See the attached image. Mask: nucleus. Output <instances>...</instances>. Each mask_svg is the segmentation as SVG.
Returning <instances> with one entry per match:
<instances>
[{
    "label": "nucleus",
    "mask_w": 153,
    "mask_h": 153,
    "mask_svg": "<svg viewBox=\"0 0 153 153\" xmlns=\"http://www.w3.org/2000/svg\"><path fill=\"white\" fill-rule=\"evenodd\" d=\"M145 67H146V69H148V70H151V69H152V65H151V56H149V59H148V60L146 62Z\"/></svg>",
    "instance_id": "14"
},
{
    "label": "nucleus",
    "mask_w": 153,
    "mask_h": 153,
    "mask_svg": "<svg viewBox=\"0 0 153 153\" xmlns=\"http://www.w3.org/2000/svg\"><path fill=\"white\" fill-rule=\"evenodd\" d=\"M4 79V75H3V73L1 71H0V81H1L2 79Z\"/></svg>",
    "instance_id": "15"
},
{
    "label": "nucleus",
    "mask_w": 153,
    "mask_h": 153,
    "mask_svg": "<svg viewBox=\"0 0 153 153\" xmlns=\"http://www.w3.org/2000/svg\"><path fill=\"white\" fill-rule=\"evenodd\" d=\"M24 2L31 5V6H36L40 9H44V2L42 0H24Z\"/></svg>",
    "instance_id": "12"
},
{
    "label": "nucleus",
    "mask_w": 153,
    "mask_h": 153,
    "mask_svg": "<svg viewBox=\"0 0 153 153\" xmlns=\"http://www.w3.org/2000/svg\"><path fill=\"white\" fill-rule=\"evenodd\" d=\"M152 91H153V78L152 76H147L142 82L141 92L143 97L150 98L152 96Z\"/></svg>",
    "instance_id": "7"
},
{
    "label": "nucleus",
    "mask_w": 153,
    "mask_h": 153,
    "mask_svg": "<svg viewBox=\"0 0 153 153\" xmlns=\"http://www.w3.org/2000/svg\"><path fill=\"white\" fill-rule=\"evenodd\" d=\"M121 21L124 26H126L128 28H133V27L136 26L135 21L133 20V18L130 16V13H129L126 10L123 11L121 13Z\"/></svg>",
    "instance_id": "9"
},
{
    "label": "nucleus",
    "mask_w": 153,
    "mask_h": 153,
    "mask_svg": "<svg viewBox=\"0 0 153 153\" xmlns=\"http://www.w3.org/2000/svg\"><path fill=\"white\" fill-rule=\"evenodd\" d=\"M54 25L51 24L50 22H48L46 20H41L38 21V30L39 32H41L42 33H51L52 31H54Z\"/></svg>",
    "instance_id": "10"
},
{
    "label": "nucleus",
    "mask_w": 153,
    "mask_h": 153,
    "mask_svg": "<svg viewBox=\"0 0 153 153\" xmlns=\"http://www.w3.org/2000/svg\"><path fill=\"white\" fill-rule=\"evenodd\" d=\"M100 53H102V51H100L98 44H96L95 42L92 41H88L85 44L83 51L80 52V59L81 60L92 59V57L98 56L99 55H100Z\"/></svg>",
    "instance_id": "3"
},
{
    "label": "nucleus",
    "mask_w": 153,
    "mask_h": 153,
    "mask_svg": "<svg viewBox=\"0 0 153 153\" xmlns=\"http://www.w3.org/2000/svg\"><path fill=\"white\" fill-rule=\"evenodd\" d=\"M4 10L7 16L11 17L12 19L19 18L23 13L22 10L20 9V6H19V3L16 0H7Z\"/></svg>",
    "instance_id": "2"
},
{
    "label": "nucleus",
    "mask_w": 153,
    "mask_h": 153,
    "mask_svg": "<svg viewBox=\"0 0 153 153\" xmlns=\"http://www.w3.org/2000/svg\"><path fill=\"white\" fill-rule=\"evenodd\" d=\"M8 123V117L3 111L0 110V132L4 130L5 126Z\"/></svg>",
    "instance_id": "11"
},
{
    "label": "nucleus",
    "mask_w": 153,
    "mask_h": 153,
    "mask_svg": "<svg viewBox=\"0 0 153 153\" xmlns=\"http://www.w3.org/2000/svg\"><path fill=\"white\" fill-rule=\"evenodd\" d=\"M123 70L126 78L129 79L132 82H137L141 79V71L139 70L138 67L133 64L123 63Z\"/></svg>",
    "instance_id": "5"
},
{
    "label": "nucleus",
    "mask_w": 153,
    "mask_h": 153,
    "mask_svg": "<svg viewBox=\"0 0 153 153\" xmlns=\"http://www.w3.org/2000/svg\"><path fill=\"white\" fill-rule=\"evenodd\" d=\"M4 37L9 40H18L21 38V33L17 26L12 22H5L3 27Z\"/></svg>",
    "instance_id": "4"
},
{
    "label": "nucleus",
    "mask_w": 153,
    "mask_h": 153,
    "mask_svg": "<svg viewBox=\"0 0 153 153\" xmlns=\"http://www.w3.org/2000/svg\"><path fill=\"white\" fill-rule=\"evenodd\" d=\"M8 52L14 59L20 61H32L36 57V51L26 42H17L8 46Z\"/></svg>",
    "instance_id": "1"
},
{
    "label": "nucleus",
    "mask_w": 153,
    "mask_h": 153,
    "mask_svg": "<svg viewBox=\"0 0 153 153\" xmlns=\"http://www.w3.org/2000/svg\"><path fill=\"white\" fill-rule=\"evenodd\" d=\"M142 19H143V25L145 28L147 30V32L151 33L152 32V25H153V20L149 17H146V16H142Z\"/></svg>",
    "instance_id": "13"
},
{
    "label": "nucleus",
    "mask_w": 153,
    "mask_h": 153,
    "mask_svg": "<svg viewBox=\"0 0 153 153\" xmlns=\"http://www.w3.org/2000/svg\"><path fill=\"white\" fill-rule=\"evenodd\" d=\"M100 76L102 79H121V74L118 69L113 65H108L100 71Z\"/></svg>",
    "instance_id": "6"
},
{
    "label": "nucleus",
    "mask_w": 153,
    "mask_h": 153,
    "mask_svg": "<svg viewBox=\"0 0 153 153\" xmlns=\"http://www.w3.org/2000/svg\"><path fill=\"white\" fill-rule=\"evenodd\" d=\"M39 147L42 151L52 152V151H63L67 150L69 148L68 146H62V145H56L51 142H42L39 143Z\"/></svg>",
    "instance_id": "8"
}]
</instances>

▬▬▬▬▬▬▬▬▬▬

__Obiettivo__
Conta le righe dei dati che contengono la stringa "instances", tenendo conto di maiuscole e minuscole. Rispondi soltanto con il numero.

__Risultato__
4